A Song. A Psalm of the sons of Korah. To the Chief Musician. Set to “Mahalath Leannoth.” A Contemplation of Heman the Ezrahite.

1 O Lord, God of my salvation,
I have cried out day and night before You.

2 Let my prayer come before You;
Incline Your ear to my cry.

For my soul is full of troubles,
And my life draws near to the grave.

4 I am counted with those who go down to the pit;
I am like a man who has no strength,

5 Adrift among the dead,
Like the slain who lie in the grave,
Whom You remember no more,
And who are cut off from Your hand.

You have laid me in the lowest pit,
In darkness, in the depths.

7 Your wrath lies heavy upon me,
And You have afflicted me with all Your waves. Selah

8 You have put away my acquaintances far from me;
You have made me an abomination to them;
I am shut up, and I cannot get out;

My eye wastes away because of affliction.
Lord, I have called daily upon You;
I have stretched out my hands to You.

10 Will You work wonders for the dead?
Shall the dead arise and praise You? Selah

11 Shall Your lovingkindness be declared in the grave?
Or Your faithfulness in the place of destruction?

12 Shall Your wonders be known in the dark?
And Your righteousness in the land of forgetfulness?

13 But to You I have cried out, O Lord,
And in the morning my prayer comes before You.

14 Lord, why do You cast off my soul?
Why do You hide Your face from me?

15 I have been afflicted and ready to die from my youth;
I suffer Your terrors;
I am distraught.

16 Your fierce wrath has gone over me;
Your terrors have cut me off.

17 They came around me all day long like water;
They engulfed me altogether.

18 Loved one and friend You have put far from me,
And my acquaintances into darkness.

This psalm is accompanied by the concise instruction “according to Mahalat (“Sickness,” “Entreaty,” or “Pardon”) Le-annot (“for singing loudly” as in vs. 1 and 13).
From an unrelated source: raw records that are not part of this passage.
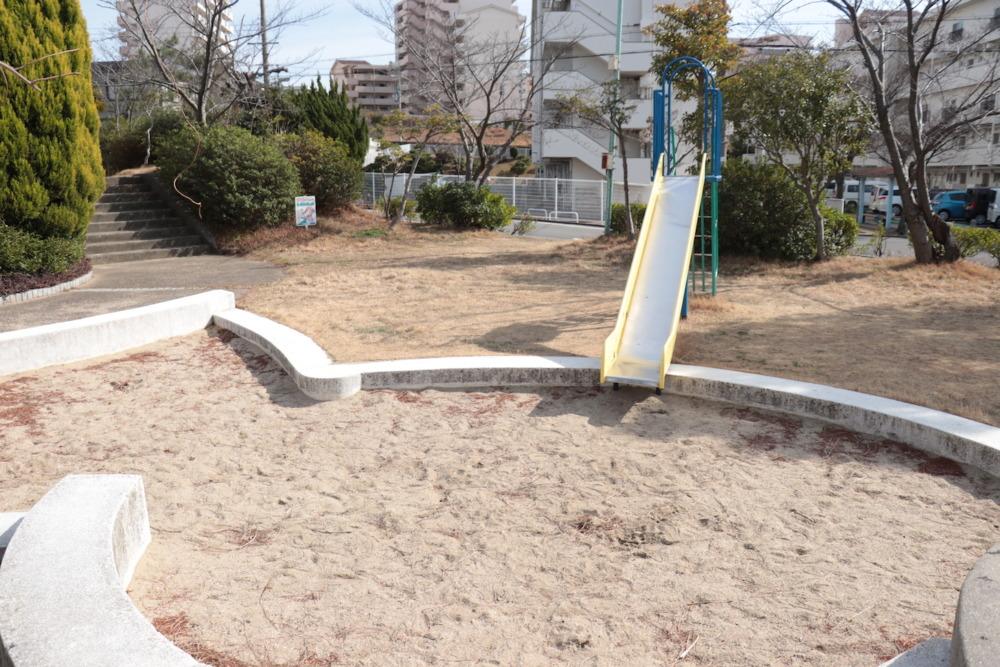 滑り台と砂場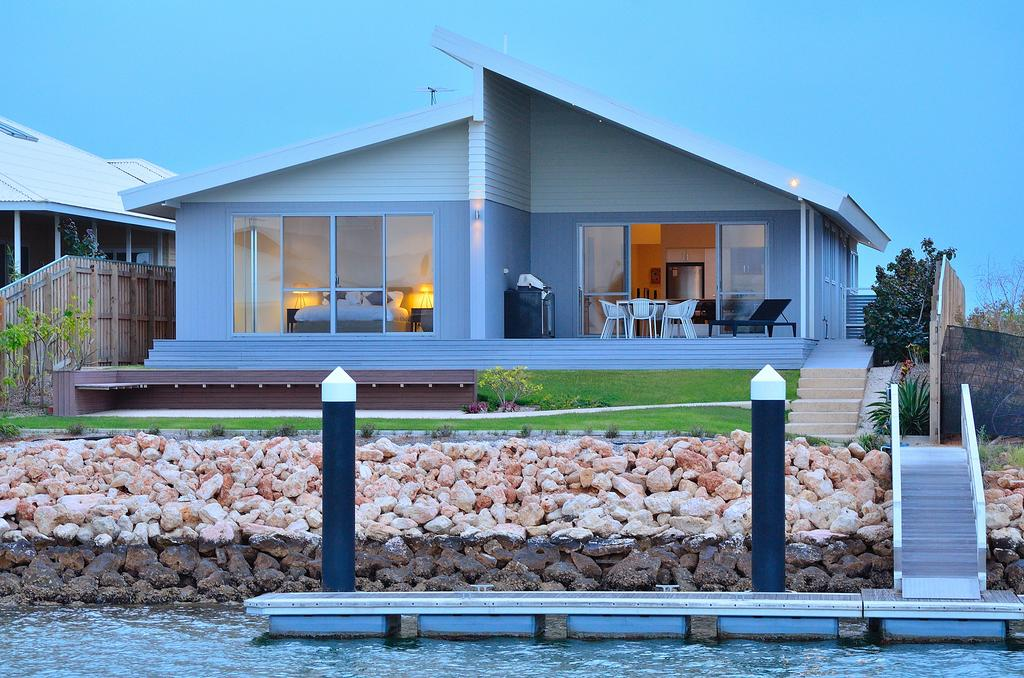 The Carnarvon Luxury Canal Home - WA Accommodation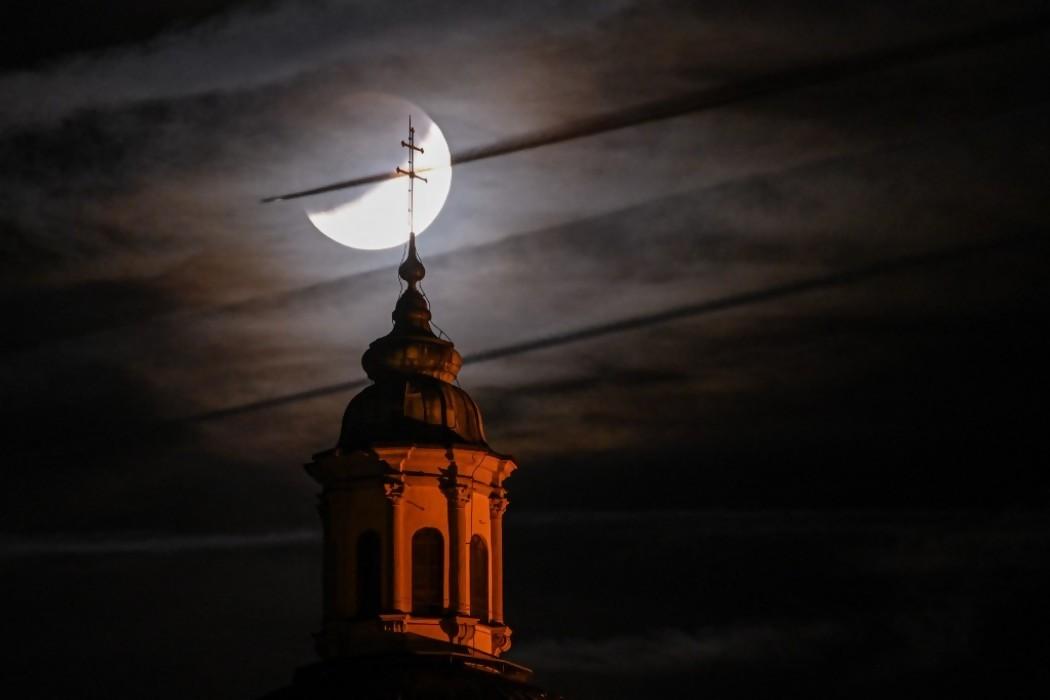 El eclipse lunar en el mundo — 180.com.uy | Del Sol 99.5 en el la Copa América 2019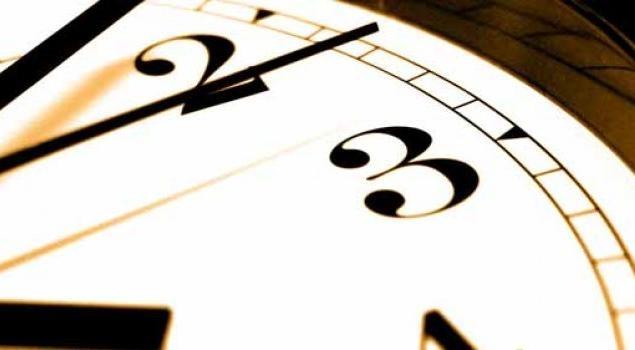 EMO: Yaz saati talebi arttırıyor, elektriği verimli kullanalım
It is attributed to the sons (i.e., descendants) of Korah and, in particular, to Heman the Ezrahite, who, according to 1 Chronicles 6:33-37 and 15:17-19 was a descendant of Korah appointed by David as one of three Levitical sings “of the first rank” (the others being Ethan, whose psalm immediately follows this one, and Asaph, whose psalms [77-83] are presented at the beginning of this Third Book). — Wechsler, page 214.


That this psalm is, first of all, a response to God’s chastisement is evident from what the psalmist says in verses 6-8 (as throughout the entirety of the third section), in which he attributes the severe distress he is experiencing directly to God, employing expressions that are the same or similar to those used elsewhere to describe divine chastisement. … As a consequence of God’s chastisement the psalmist here laments the loss of his vitality—both his physical strength (v.4) as well as his emotional strength (v.9— i.e., his grief is so intense that his tears are “used up”). — Wechsler, page 214-215.


In [verses 10-12] the psalmist laments the fact that, lest God’s chastisement is lifted, he will die from his affliction and be incapable (until his day of resurrection) to worship God through praise. The psalmist refers specifically to those characteristics that most characterize and undergird God’s consistent paternal interaction with Israel, including His chastising of them and lifting of that chastisement (what the psalmist here implores)—to wit: His wonders, His lovingkindness, His faithfulness, and His righteousness. — Wechsler, page 215.


The psalmist laments, finally [in verses 13-18] what is to him the most distressing of all the consequences of God’s chastisement—to wit: his sense of discord in his relationship with God. This is not to say the psalmist believes that, because of the sin(s) for which he is being chastised, his relationship with God has been severed or annulled, but rather, and more precisely, that the proper (i.e., healthy, unhindered) experience of that relationship has been diminished or “blocked.” The psalmist’s reference to God “rejecting” him (v.14) is thus not intended as an actual statement of fact, but as an expression representing the tortured depth of his feelings at the time. — Wechsler, page 215-216.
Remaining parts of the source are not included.